Depois de contextualizar, o próximo passo é explicar por que aquilo importa. Muitas vezes, a pessoa não percebe o impacto do próprio comportamento, e sem essa conexão, o feedback perde força.

Ao explicar o impacto, você tira o feedback do campo pessoal e leva para o campo do resultado.

Exemplo:

“Isso pode ter dificultado o entendimento do time e atrasado a tomada de decisão.”
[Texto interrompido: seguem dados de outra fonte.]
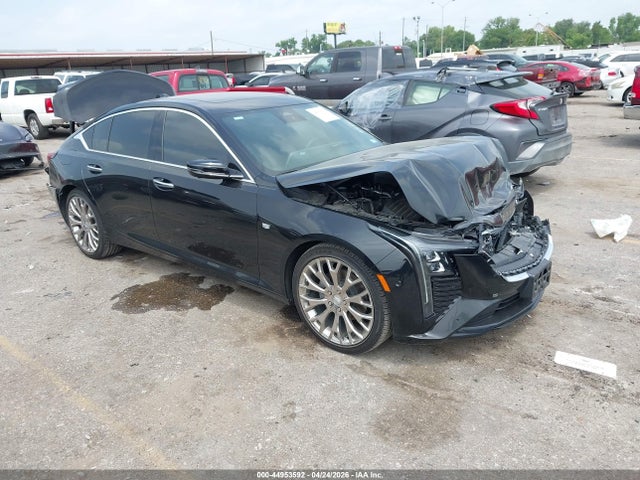 2025 Cadillac Ct5 Premium Luxury Rwd მანქანა იყიდება აუქციონზე, vin: 1G6DN5RK9S0104268, აუქციონის ნომერი: 44953592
Esse movimento ajuda a construir consciência, que é pré-requisito para qualquer mudança real.

 

  1. Transforme crítica em recomendação

Por fim, o ponto mais importante: direcione. Feedback que apenas aponta o erro tende a gerar frustração ou defesa. Feedback que mostra caminho gera ação.

Troque a crítica por recomendação prática e aplicável.

Exemplo:

“Uma forma de melhorar isso seria organizar os principais pontos logo no início e reforçar o fechamento com um resumo.”

Aqui, você deixa de apontar o problema e passa a oferecer uma alternativa concreta.

Dar feedback sem gerar defensividade não é para “suavizar” a mensagem, mas para torná-la mais eficaz. 

Quando há clareza, contexto e direcionamento, a conversa deixa de ser um momento de tensão e passa a ser uma ferramenta real de desenvolvimento.